Re: Why no virtual nodes for Cassandra on EC2?
Hi mck, I'm not familiar with this ticket, but my understanding was that performance of Hadoop jobs on C* clusters with vnodes was poor because a given Hadoop input split has to run many individual scans (one for each vnode) rather than just a single scan. I've run C* and Hadoop in production with a custom input format that used vnodes (and just combined multiple vnodes in a single input split) and didn't have any issues (the jobs had many other performance bottlenecks besides starting multiple scans from C*). This is one of the videos where I recall an off-hand mention of the Spark connector working with vnodes: https://www.youtube.com/watch?v=1NtnrdIUlg0 Best regards, Clint On Sat, Feb 21, 2015 at 2:58 PM, mck m...@apache.org wrote: At least the problem of hadoop and vnodes described in CASSANDRA-6091 doesn't apply to spark. (Spark already allows multiple token ranges per split). If this is the reason why DSE hasn't enabled vnodes then fingers crossed that'll change soon. Some of the DataStax videos that I watched discussed how the Cassandra Spark connecter has optimizations to deal with vnodes. Are these videos public? if so got any link to them? ~mck
Re: Why no virtual nodes for Cassandra on EC2?
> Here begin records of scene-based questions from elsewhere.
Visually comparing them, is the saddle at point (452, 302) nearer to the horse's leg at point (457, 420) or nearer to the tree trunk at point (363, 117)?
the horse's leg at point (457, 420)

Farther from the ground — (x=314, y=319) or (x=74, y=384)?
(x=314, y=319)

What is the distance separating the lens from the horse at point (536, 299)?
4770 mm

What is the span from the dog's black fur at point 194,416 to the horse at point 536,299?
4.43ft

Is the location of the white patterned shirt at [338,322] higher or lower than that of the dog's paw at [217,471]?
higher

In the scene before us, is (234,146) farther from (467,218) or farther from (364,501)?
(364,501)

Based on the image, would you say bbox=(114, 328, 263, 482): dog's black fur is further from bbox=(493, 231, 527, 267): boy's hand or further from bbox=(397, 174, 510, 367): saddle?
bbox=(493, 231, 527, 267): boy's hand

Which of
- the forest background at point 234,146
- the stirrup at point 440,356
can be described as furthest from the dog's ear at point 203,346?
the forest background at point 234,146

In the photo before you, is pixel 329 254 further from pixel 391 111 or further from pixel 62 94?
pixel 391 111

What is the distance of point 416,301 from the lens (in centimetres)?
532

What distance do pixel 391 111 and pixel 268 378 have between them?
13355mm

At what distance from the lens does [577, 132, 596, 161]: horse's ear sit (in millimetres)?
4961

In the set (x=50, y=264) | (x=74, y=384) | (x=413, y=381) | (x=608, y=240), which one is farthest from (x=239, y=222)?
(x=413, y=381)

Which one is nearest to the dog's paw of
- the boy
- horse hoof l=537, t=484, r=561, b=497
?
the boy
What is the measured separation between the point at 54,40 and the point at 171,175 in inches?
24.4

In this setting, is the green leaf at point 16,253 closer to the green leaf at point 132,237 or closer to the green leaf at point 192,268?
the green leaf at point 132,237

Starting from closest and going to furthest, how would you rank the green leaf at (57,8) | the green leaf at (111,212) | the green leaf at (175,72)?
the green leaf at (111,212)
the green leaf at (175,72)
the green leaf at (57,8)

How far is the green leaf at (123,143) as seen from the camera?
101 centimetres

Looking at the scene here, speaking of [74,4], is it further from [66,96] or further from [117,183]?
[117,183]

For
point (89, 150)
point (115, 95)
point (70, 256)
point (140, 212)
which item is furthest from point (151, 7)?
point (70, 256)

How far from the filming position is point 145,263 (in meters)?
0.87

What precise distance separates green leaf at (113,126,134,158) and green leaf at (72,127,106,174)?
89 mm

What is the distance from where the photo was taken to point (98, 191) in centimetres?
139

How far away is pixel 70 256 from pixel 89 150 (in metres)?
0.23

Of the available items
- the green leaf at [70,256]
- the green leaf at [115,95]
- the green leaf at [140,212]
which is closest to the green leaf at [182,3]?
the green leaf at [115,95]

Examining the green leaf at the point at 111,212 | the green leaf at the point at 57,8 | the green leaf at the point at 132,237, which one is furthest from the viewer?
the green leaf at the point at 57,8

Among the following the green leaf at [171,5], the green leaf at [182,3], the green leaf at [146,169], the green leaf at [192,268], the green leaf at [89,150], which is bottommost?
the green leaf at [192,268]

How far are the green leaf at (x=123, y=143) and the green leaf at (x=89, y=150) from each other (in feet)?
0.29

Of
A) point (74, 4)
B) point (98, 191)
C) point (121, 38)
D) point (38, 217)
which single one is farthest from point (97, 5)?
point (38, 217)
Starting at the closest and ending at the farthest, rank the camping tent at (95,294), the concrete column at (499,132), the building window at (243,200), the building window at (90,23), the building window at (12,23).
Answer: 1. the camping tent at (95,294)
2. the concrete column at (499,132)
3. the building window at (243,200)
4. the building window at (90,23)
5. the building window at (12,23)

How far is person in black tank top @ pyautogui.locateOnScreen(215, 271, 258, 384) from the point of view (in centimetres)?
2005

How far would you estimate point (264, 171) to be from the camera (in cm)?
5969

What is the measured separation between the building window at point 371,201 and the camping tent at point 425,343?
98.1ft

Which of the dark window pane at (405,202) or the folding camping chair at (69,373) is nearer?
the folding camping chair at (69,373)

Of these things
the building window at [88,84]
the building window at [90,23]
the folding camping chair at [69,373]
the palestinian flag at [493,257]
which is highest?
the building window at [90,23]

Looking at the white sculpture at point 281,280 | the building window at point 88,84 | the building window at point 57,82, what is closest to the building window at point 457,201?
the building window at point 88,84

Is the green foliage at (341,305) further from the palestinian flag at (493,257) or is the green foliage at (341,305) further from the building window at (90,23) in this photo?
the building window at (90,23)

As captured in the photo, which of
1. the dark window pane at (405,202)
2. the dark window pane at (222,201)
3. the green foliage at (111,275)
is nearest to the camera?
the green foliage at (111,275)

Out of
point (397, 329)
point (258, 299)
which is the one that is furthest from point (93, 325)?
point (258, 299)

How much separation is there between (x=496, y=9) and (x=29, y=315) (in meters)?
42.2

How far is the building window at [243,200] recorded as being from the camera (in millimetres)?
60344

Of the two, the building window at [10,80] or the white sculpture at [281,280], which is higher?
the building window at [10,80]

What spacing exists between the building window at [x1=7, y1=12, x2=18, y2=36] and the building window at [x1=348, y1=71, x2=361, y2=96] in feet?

… my understanding was that performance of Hadoop jobs on C* clusters with vnodes was poor because a given Hadoop input split has to run many individual scans (one for each vnode) rather than just a single scan. I've run C* and Hadoop in production with a custom input format that used vnodes (and just combined multiple vnodes in a single input split) and didn't have any issues (the jobs had many other performance bottlenecks besides starting multiple scans from C*). You've described the ticket, and how it has been solved :-) This is one of the videos where I recall an off-hand mention of the Spark connector working with vnodes: https://www.youtube.com/watch?v=1NtnrdIUlg0 Thanks. ~mck
Re: Why no virtual nodes for Cassandra on EC2?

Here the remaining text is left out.